Повинуясь его повелительному тону, Н. выхлебал странный коктейль, к своему удивлению, не почувствовав тошнотворного вкуса "ерша". Через минуту ему показалось, что он воспарил и сидит на облаке. Стены вокруг раздвинулись, все звуки стали далекими и неотчетливыми. Одворил что-то бубнил, наклонясь к его уху, но Н. воспринимал только бессмысленные обрывки фраз, которые тут же мгновенно забывал, и поэтому был не в состоянии связать с ними последующие предложения.

- ...Да и есть ли он вообще?.. Прогрессивный строй... Не думайте, что я в нем сомневаюсь, что вы, никогда в мыслях... Наоборот, хотелось бы наметить яснее цели... перспективу, так сказать, обозначить. ...Первым секретарем... А на его место никого не назначают... Или же над ним больше нет никакого начальства? Так ведь никак не узнаешь. А если есть, то как он относится к нашему шебуршению? Нарочно устроил провокацию? ... Каждый должен знать свое место. А где оно, это место? Можно мне строить бассейн, или я ещё не дорос по чину? Кто знает, что Комиссии понравится, а что нет? Какой шаг законен, какой - нет? Ведь законы никакие не писаны. И получается игра, правила которой неизвестны и меняются вдобавок в процессе игры. А за неверный ход Комиссия... Может быть, приказы эти сами собой где-то в аппарате зарождаются... Это как Зверюшки: приходишь утром, а на столе лежит томик с красной обложкой - "Основные направления развития". Так и со Зверюшками - делает их кто-то из своих же, знать бы только, кто... Нет, ну что вы, - обращался он уже к Свену, отвечая на какой-то его вопрос, который Н. не расслышал в обволакивающем его пьяном тумане. - С Киром Суиром даже вам не в силах установить связь.

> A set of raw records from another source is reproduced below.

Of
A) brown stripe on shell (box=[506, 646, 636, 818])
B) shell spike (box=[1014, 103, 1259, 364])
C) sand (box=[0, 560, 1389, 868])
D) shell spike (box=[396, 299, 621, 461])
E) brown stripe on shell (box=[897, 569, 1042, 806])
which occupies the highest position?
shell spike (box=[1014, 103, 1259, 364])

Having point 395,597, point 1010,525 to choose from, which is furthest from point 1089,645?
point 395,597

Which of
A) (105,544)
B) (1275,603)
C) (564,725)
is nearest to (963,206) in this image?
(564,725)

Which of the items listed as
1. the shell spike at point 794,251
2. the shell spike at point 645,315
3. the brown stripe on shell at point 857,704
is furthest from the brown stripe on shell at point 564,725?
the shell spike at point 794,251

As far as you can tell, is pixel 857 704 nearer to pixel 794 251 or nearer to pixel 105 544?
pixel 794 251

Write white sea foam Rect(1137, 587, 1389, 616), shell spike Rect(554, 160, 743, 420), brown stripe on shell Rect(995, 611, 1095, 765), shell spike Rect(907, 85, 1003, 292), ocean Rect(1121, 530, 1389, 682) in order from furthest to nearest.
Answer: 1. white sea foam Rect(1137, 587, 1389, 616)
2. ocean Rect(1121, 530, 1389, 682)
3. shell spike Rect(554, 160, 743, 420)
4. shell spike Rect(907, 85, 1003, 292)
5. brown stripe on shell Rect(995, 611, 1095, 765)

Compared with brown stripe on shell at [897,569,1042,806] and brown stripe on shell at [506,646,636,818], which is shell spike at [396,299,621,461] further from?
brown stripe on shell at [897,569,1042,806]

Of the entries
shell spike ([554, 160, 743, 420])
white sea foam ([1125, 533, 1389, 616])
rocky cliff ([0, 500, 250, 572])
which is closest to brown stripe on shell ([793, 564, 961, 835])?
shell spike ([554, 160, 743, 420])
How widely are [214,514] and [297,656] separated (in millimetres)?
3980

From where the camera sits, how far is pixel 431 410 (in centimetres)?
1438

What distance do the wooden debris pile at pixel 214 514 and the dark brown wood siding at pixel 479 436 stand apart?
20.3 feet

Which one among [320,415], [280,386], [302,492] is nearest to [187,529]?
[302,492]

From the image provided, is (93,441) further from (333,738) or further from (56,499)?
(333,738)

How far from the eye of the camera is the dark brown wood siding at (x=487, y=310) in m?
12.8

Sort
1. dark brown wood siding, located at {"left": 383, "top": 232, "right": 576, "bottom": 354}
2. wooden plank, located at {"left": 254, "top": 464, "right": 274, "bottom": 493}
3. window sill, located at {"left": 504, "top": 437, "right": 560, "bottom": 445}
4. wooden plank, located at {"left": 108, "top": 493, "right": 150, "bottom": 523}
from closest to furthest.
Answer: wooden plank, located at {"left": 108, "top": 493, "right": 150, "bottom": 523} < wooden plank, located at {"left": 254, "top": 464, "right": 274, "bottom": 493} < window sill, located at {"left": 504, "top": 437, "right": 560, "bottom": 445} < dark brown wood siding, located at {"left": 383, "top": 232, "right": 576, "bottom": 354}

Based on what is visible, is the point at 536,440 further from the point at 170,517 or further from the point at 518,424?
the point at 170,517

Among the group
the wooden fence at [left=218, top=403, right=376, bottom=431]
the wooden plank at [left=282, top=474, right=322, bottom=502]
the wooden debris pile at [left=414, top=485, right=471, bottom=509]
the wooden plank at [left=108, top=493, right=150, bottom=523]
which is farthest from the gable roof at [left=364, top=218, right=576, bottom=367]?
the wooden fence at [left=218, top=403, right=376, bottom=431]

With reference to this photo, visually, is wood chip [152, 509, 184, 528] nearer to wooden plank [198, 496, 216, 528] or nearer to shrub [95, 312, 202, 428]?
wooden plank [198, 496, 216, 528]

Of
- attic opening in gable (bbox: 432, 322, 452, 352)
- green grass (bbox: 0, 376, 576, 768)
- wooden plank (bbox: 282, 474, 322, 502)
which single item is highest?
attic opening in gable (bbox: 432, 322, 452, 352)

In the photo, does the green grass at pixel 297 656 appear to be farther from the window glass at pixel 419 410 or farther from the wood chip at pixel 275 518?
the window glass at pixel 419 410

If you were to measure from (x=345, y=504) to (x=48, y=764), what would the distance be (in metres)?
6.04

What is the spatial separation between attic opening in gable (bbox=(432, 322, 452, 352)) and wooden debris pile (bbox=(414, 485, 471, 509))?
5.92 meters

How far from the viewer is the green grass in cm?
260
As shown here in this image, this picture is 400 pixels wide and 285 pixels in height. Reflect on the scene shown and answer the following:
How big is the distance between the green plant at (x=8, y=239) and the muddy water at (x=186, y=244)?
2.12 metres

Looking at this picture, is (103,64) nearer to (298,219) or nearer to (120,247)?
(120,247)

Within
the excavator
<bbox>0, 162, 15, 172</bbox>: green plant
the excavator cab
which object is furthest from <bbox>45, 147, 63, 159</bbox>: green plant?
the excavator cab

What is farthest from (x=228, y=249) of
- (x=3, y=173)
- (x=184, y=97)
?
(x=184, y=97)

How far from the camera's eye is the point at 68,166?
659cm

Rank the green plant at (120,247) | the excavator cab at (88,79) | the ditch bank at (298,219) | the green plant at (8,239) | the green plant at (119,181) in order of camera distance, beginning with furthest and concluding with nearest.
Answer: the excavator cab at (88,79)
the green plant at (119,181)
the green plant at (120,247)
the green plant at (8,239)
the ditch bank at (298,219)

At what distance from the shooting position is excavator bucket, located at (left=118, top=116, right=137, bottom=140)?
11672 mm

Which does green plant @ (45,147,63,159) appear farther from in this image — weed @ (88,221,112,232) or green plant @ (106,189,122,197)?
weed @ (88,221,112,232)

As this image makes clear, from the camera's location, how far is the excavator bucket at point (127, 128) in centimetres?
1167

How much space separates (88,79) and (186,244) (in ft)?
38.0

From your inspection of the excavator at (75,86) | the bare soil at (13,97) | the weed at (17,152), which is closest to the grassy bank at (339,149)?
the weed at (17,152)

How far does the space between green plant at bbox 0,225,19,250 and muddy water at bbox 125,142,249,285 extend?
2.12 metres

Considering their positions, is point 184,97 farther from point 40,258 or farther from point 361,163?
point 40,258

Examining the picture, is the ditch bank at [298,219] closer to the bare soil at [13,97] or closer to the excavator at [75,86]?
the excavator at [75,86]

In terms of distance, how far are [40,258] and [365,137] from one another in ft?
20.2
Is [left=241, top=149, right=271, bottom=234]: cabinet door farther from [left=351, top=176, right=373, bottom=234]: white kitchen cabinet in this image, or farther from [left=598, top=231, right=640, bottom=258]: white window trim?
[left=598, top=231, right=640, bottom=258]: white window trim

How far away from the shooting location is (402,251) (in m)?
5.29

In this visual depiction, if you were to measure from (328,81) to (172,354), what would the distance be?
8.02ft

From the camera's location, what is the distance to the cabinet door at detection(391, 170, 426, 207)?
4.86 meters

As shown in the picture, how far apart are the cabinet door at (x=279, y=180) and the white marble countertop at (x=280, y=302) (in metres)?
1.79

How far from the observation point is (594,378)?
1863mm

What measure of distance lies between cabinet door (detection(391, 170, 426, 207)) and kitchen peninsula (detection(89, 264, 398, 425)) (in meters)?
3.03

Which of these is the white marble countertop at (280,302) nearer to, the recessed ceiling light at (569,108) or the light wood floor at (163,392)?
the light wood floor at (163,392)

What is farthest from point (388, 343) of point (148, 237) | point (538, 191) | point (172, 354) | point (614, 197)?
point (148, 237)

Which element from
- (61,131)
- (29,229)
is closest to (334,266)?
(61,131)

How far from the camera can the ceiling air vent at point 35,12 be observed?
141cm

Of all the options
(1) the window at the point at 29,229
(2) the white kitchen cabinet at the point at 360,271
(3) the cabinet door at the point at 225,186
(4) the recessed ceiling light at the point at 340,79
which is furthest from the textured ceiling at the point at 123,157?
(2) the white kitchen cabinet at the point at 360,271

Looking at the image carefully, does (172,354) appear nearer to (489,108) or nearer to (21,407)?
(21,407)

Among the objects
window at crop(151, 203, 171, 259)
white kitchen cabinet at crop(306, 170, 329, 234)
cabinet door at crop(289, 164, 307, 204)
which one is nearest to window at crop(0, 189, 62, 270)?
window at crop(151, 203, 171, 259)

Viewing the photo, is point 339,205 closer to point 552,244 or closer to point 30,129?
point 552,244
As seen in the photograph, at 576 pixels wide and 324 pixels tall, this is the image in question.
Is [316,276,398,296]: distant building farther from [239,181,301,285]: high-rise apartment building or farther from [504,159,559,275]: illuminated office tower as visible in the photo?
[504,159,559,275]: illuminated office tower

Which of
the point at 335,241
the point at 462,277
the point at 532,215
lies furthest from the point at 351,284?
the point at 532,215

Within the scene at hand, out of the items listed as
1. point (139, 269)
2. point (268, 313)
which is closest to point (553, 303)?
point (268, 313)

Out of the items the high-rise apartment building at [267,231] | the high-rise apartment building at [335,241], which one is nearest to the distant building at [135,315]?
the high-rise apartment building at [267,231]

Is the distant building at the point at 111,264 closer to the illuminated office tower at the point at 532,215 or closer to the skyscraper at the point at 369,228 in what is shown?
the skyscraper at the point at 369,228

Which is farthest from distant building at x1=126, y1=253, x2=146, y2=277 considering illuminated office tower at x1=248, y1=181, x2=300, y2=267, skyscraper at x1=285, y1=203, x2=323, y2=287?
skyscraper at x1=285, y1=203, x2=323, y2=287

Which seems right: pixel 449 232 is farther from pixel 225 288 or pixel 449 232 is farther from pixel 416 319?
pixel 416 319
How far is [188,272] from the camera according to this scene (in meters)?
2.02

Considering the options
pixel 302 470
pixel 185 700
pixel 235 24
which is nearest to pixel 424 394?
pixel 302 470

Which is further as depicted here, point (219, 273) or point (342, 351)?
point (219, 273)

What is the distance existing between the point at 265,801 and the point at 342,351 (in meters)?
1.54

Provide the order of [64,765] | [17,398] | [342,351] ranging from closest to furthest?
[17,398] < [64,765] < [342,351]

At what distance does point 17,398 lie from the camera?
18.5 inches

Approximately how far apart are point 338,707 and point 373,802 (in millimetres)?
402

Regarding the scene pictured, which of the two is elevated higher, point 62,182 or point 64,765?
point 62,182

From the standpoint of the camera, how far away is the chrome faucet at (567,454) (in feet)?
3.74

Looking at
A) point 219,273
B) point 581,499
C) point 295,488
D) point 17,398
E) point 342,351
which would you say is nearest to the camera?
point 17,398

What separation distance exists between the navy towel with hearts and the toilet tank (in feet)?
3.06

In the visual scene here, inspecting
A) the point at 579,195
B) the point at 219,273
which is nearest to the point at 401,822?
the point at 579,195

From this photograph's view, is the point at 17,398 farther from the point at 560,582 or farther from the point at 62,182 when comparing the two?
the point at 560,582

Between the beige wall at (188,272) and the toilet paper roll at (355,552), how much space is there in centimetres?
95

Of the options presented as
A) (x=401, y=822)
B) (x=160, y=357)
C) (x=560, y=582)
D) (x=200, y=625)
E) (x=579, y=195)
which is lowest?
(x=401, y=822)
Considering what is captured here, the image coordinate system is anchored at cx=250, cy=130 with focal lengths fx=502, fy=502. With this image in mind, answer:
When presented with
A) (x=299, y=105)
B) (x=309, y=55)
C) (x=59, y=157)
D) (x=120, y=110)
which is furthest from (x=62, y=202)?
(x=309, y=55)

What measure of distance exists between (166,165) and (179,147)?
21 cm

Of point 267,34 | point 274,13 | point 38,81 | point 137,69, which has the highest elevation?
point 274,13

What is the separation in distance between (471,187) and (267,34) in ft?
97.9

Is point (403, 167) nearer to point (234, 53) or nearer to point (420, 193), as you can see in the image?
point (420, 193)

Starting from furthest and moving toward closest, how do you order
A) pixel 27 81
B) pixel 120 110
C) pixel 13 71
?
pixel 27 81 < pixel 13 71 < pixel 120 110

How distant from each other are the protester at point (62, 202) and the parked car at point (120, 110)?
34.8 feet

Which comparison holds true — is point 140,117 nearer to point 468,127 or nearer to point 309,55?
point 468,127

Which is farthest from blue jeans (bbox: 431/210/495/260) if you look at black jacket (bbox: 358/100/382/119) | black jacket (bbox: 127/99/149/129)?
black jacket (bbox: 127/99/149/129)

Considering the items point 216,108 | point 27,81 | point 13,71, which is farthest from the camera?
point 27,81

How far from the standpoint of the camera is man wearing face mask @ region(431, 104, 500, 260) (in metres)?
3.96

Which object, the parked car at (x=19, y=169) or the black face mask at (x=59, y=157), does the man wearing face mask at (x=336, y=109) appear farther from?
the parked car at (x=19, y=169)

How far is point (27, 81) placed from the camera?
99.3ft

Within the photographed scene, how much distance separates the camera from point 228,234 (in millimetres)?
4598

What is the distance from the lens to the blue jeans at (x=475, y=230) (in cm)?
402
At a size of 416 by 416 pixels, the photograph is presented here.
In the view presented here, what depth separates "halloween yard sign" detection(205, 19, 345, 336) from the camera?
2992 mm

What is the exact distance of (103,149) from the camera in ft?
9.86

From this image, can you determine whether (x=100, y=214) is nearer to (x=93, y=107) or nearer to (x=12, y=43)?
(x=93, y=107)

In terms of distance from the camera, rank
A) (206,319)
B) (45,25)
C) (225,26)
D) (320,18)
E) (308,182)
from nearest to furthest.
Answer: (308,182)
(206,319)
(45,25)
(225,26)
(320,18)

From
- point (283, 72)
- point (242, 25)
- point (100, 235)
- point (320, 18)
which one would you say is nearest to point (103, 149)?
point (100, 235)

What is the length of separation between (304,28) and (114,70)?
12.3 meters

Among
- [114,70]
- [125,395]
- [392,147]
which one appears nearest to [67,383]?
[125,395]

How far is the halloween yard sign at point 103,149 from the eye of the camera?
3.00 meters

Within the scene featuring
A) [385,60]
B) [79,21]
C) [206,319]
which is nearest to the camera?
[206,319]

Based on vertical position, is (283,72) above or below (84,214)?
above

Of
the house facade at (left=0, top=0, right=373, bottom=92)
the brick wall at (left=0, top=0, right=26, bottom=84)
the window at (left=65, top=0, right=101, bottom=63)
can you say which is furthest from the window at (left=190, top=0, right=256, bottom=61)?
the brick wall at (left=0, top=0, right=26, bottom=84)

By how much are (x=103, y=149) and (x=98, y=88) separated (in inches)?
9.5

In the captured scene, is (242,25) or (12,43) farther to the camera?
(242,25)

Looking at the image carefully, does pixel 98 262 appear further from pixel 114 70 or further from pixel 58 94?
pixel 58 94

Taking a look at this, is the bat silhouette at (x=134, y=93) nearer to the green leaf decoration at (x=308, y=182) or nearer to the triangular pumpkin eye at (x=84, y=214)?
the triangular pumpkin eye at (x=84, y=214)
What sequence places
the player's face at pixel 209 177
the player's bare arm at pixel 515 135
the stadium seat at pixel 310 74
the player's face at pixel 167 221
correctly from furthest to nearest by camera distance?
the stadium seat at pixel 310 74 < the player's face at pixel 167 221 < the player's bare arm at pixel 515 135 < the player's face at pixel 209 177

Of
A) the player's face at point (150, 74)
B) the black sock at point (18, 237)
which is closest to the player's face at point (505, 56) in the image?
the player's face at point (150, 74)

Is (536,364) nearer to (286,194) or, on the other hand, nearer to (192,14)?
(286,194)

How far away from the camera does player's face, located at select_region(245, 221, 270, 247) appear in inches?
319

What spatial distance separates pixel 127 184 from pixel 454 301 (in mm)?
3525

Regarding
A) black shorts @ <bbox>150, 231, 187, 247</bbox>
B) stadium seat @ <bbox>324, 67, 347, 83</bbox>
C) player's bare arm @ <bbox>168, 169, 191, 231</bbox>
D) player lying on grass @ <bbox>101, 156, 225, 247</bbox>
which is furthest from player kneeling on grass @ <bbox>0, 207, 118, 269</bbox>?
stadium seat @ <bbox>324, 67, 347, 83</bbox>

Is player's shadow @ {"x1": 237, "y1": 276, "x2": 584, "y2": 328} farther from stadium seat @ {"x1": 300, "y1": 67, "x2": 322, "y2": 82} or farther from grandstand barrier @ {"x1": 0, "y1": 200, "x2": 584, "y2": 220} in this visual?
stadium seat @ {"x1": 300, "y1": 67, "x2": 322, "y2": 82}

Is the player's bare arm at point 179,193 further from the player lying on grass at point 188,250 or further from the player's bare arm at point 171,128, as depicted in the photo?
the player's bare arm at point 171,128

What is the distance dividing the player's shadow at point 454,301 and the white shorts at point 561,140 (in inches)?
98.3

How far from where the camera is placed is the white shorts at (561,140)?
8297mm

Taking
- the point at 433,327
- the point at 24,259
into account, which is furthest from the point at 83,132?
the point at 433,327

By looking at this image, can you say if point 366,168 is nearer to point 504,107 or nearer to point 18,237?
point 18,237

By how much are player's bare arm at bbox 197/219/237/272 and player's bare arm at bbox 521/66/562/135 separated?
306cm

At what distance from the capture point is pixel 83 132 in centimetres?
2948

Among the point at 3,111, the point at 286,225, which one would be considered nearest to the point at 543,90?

Вы видите - я знаю о нем больше, чем вы, при всей вашей феноменальной способности добывать информацию. Он просто-напросто скромный пенсионер, живущий за Облачной горой. Говорят, ему подчиняются все. Он держит все нити управления Краем в своих руках, распоряжается жизнями по своему усмотрению и забавляется, наблюдая, как мы движемся, приводимые в движение его ниточками. И может быть, мы сейчас сидим тут только потому, что ему так захотелось. А может, и над ним кто-то стоит...

- Ну, это вы загнули, - громко заявил Свен, подливая водки в пивную кружку. - Например, я совсем не был уверен, что наша очаровательная спутница, - он поднял глаза на Алину, сидевшую напротив него, - согласится составить нам компанию. А если бы она отказалась, то и Н. бы не стал её покидать, а тогда и разговора бы никакого не состоялось.

- Это доказывает только то, - возразил Одворил, - что товарищ Кир Суир - лучший психолог, чем вы, Свен, как бы сильно я вас ни уважал.

- Ну хорошо, а зачем ему нужно, чтобы мы здесь встретились и заговорили? Он не может управлять каждым шагом каждого жителя Края. Вот, например, я и сам не знаю, что мне сейчас делать: то ли ещё пива выпить, то ли сходить под душ.

- Это несущественные мелочи, поскольку они никак не могут повлиять на наш разговор. А зачем Киру Суиру понадобилось его устраивать - ну, например, дать вам знать о его существовании. Посудите сами: кому же ещё управлять народом, как не тому, кто разбирается в мыслях и побуждениях других людей лучше, чем они сами, а следовательно, лучше их знает, что им пойдет на пользу, что - во вред? Кир Суир знает меня, знает мою слабость к бане и спиртным напиткам, знает, что у меня под их воздействием развязывается язык, и умело пользуется этой чертой моей личности.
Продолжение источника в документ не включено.